Fand Bittbrief Gehör? Pass zurück: Aslı Erdoğan kommt zur Preisverleihung nach Osnabrück

08.09.2017, 16:00 Uhr

A. Osnabrück . Die Trägerin des Erich-Maria-Remarque Friedenspreises 2017 Aslı Erdoğan wird nun doch an der Preisverleihung am 22. September in Osnabrück und an der Diskussionsveranstaltung am Vorabend teilnehmen. Überraschend hat sie ihren Reisepass zurückerhalten, sodass sie die Türkei verlassen kann. Dasteilte die Stadt Osnabrück mit.

Erst gestern hatten die Stadt , die Jury des Remarque-Friedenspreises und der Börsenverein des Deutschen Buchhandels einen Brief an den türkischen Präsidenten Erdoğan einen Brief an den türkischen Präsidenten Erdoğan veröffentlicht, in dem sie um die Ausstellung eines Reisepasses gebeten haben.

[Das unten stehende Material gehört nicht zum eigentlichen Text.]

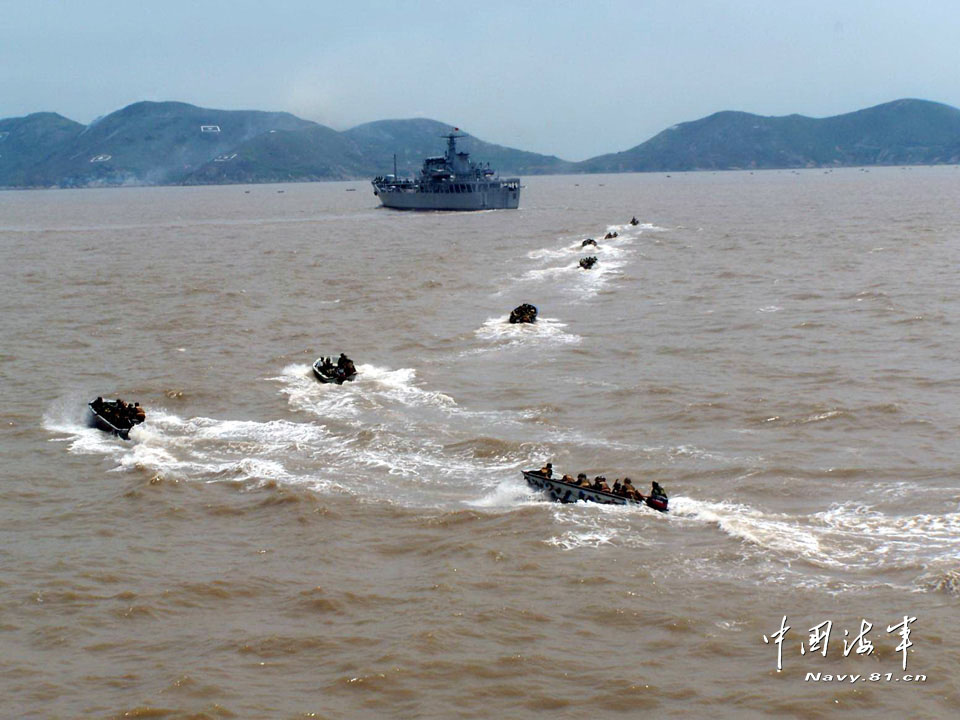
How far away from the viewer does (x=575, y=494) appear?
2692cm

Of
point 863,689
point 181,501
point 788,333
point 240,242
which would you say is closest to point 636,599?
point 863,689

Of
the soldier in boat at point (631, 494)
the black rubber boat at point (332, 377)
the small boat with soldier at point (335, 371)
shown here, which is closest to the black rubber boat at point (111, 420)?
the black rubber boat at point (332, 377)

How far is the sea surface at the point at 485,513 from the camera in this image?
18547 mm

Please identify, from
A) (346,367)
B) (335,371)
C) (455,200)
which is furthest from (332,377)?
(455,200)

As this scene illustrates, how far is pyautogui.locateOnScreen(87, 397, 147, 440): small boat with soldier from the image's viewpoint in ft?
115

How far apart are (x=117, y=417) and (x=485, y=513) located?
1619 centimetres

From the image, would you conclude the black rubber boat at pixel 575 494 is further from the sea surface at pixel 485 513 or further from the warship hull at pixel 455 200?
the warship hull at pixel 455 200

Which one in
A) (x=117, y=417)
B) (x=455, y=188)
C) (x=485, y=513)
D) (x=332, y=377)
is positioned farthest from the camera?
(x=455, y=188)

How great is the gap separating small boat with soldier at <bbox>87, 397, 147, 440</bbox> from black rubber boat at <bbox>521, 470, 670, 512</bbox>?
52.5 feet

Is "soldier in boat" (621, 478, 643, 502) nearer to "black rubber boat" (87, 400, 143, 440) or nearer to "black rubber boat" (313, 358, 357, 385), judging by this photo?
"black rubber boat" (313, 358, 357, 385)

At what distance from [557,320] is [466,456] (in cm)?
2580

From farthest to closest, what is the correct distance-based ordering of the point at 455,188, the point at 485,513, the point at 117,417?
the point at 455,188 < the point at 117,417 < the point at 485,513

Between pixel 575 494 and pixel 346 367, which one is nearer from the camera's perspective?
pixel 575 494

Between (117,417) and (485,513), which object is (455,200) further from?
(485,513)
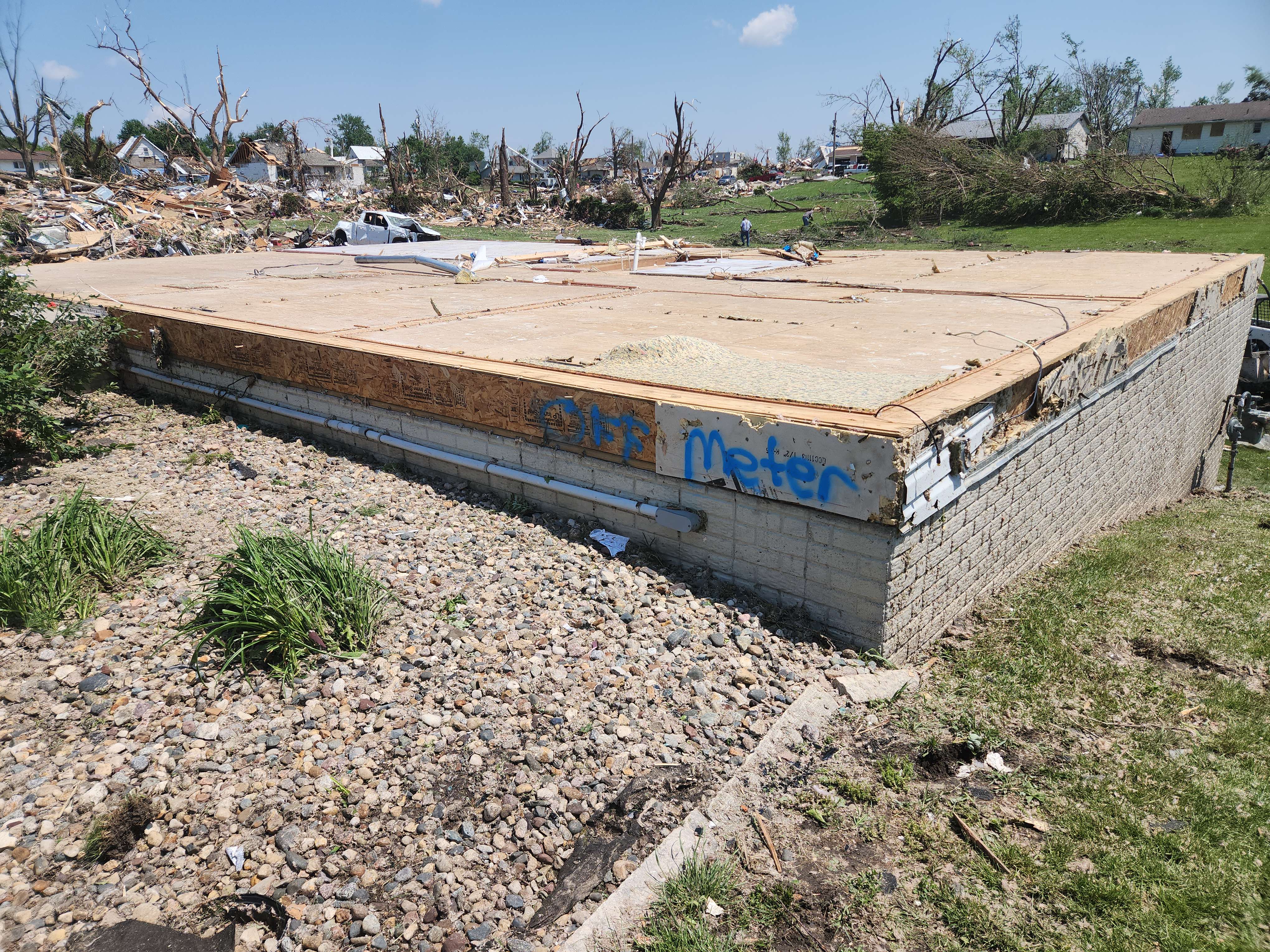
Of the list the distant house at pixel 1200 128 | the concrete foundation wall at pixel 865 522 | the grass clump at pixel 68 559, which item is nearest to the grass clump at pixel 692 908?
Result: the concrete foundation wall at pixel 865 522

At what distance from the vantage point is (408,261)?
14883 millimetres

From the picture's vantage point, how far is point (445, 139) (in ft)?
209

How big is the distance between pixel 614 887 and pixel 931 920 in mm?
1082

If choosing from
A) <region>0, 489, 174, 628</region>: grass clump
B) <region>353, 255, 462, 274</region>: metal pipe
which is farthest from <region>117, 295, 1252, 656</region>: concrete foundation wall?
<region>353, 255, 462, 274</region>: metal pipe

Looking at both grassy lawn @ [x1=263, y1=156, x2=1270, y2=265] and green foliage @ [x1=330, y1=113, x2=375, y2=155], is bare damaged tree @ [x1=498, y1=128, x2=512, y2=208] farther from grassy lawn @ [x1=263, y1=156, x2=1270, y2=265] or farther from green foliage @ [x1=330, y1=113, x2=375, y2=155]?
green foliage @ [x1=330, y1=113, x2=375, y2=155]

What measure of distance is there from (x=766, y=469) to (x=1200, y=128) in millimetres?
72601

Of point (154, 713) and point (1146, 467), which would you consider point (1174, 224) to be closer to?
point (1146, 467)

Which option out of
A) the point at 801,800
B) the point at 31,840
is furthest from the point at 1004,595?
the point at 31,840

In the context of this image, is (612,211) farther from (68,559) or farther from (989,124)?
(68,559)

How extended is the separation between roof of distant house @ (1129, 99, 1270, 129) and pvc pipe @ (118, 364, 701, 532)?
64559mm

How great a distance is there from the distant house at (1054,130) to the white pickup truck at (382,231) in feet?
72.4

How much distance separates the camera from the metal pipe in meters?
13.2

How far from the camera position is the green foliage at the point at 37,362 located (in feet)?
18.9

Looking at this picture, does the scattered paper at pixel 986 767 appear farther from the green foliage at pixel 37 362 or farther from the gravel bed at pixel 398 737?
the green foliage at pixel 37 362
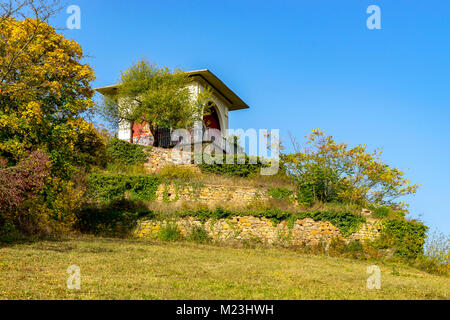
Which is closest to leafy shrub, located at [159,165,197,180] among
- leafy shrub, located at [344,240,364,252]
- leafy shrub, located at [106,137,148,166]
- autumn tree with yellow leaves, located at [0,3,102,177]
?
leafy shrub, located at [106,137,148,166]

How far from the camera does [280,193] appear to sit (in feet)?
78.9

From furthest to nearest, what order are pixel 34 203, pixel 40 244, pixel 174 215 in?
pixel 174 215 < pixel 34 203 < pixel 40 244

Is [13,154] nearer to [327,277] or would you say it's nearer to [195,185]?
[195,185]

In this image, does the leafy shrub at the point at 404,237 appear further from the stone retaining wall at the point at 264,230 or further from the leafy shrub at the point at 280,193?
the leafy shrub at the point at 280,193

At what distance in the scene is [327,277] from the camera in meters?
11.5

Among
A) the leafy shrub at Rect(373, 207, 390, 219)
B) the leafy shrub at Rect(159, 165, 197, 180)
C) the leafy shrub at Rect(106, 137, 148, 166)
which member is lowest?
the leafy shrub at Rect(373, 207, 390, 219)

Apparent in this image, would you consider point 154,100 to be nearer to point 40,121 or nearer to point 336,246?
point 40,121

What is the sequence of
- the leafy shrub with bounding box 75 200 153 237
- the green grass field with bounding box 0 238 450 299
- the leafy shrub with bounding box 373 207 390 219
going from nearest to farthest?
the green grass field with bounding box 0 238 450 299 → the leafy shrub with bounding box 373 207 390 219 → the leafy shrub with bounding box 75 200 153 237

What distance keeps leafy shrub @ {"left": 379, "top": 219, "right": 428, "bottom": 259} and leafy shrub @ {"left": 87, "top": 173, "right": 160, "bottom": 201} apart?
12313 mm

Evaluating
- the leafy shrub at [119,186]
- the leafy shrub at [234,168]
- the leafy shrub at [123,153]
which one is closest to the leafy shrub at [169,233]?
the leafy shrub at [119,186]

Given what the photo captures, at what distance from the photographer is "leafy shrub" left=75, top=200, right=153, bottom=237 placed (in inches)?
805

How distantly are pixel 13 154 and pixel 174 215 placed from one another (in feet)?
26.0

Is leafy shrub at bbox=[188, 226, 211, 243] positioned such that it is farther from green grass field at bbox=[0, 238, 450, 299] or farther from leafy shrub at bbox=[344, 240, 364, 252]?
leafy shrub at bbox=[344, 240, 364, 252]
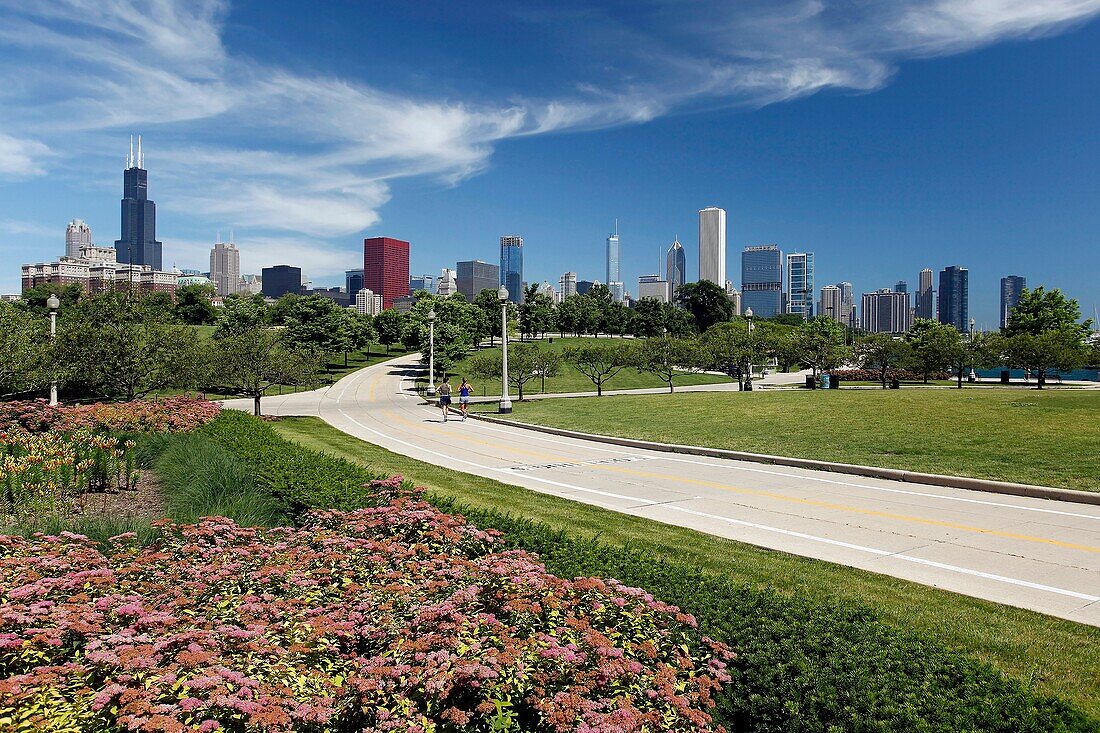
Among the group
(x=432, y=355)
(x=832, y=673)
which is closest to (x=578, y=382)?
(x=432, y=355)

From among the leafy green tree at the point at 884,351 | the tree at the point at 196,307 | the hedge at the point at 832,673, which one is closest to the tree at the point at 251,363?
the hedge at the point at 832,673

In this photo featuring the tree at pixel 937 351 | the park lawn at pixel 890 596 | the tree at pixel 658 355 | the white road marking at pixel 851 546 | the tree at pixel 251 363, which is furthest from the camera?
the tree at pixel 658 355

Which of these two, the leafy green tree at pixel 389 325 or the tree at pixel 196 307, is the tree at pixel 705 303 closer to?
the leafy green tree at pixel 389 325

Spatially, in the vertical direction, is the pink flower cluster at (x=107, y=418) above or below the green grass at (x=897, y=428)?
above

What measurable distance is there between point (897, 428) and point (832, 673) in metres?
17.8

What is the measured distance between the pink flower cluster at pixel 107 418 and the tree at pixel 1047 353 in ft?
146

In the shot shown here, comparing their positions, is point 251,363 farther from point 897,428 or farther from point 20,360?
Result: point 897,428

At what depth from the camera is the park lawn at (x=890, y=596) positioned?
4977 mm

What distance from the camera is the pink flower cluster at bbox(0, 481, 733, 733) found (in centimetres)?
318

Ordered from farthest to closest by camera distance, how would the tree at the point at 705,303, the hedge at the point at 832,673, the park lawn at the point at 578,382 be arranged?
the tree at the point at 705,303 → the park lawn at the point at 578,382 → the hedge at the point at 832,673

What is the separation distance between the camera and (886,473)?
46.5ft

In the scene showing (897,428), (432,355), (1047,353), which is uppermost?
(1047,353)

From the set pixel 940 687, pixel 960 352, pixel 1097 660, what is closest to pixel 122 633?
pixel 940 687

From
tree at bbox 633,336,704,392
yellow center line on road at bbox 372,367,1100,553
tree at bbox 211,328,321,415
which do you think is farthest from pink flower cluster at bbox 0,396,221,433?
tree at bbox 633,336,704,392
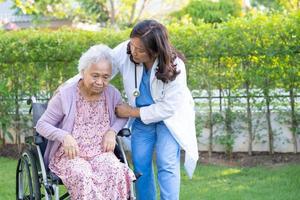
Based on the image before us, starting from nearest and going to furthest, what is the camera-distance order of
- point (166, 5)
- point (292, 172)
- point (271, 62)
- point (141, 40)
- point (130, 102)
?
point (141, 40) → point (130, 102) → point (292, 172) → point (271, 62) → point (166, 5)

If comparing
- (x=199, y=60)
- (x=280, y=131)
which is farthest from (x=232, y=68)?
(x=280, y=131)

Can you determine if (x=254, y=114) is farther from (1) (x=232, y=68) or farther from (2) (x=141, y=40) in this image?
(2) (x=141, y=40)

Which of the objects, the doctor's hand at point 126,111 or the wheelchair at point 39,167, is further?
the doctor's hand at point 126,111

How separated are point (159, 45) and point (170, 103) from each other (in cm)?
40

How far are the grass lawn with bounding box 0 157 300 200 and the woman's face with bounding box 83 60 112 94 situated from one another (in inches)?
68.9

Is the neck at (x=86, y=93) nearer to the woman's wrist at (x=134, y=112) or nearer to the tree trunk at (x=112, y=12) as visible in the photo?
the woman's wrist at (x=134, y=112)

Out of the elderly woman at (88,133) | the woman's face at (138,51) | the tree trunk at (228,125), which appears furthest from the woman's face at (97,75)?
the tree trunk at (228,125)

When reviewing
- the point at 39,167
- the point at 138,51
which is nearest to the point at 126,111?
the point at 138,51

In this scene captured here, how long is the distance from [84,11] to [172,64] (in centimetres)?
1556

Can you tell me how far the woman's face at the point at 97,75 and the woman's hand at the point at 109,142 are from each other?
0.31 meters

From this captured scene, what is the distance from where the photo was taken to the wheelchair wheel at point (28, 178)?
3.89m

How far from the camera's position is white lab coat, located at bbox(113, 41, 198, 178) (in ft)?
13.0

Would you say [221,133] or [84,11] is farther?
[84,11]

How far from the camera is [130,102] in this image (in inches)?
162
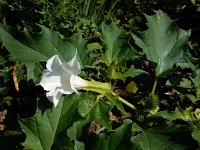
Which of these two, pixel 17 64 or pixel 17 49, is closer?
pixel 17 49

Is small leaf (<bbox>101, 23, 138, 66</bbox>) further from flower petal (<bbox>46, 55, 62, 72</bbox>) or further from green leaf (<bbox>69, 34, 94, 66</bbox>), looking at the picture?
flower petal (<bbox>46, 55, 62, 72</bbox>)

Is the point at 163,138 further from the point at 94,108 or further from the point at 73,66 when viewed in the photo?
the point at 73,66

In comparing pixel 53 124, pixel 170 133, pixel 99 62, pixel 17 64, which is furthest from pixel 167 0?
pixel 53 124

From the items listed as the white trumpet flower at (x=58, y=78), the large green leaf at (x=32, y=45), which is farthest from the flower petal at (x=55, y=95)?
the large green leaf at (x=32, y=45)

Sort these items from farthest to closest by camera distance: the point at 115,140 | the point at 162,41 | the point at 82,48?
the point at 162,41
the point at 82,48
the point at 115,140

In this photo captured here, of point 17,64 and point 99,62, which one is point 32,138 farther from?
point 99,62

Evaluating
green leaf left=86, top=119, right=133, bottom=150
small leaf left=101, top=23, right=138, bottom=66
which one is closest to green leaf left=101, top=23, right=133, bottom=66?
small leaf left=101, top=23, right=138, bottom=66

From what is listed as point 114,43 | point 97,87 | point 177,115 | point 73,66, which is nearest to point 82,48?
point 114,43
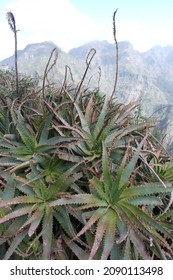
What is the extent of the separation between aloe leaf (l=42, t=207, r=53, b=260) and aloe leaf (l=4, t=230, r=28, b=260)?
122 mm

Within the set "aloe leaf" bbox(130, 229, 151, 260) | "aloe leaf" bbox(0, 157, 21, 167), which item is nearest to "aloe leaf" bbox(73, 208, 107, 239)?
"aloe leaf" bbox(130, 229, 151, 260)

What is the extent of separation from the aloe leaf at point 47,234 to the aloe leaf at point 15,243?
0.40ft

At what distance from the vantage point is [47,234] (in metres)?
2.21

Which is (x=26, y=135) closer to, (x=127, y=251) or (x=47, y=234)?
(x=47, y=234)

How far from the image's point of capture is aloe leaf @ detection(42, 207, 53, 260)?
2.16 m

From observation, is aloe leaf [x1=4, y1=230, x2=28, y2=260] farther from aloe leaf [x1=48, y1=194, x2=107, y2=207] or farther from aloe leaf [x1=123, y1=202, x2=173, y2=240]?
aloe leaf [x1=123, y1=202, x2=173, y2=240]

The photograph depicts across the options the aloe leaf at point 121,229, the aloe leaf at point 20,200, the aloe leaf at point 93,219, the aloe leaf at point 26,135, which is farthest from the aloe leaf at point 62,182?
the aloe leaf at point 26,135

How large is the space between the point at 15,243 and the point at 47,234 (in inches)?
7.4

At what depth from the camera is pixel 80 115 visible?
289 centimetres

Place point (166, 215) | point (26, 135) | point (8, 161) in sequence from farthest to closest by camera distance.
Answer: point (26, 135)
point (8, 161)
point (166, 215)

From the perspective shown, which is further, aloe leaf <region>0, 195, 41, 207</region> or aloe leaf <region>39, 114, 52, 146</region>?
aloe leaf <region>39, 114, 52, 146</region>

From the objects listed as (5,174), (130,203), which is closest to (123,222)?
(130,203)

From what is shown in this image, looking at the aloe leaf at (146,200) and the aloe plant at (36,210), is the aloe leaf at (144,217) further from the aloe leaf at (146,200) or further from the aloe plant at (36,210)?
the aloe plant at (36,210)

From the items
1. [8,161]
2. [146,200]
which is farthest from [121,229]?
[8,161]
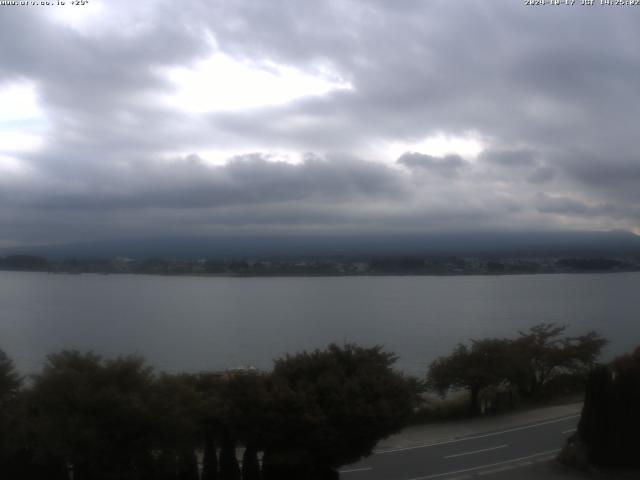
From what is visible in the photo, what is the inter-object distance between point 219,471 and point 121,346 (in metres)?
34.1

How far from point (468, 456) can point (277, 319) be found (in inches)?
1808

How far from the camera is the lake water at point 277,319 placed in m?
44.1

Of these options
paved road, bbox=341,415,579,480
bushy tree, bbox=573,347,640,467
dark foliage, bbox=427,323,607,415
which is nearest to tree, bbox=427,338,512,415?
dark foliage, bbox=427,323,607,415

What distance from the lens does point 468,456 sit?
692 inches

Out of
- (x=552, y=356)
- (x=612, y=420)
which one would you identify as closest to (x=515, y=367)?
(x=552, y=356)

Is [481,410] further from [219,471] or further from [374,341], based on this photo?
[374,341]

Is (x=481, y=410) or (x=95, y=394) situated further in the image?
(x=481, y=410)

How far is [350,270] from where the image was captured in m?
112

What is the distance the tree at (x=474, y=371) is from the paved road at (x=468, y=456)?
3.70 m

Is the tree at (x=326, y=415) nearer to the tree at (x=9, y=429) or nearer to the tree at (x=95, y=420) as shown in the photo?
the tree at (x=95, y=420)

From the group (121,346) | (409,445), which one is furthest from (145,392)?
(121,346)

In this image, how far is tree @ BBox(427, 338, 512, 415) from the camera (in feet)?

Aslı Erdoğan erhält den Erich-Maria-Remarque-Friedenspreis vor allem für ihr journalistisches und schriftstellerisches Wirken, für ihr Berichte über die Auswirkungen der politischen Verhältnisse in der Türkei auf die Menschen und ihren Alltag, insbesondere auch im Hinblick auf die Essaysammlung „Nicht einmal das Schweigen gehört uns noch“, die eine Auswahl ihrer Essays enthält, die derzeit nicht in der Türkei erscheinen können. Die in Istanbul lebende Autorin, gilt als scharfe Kritikerin von Präsident Erdogan.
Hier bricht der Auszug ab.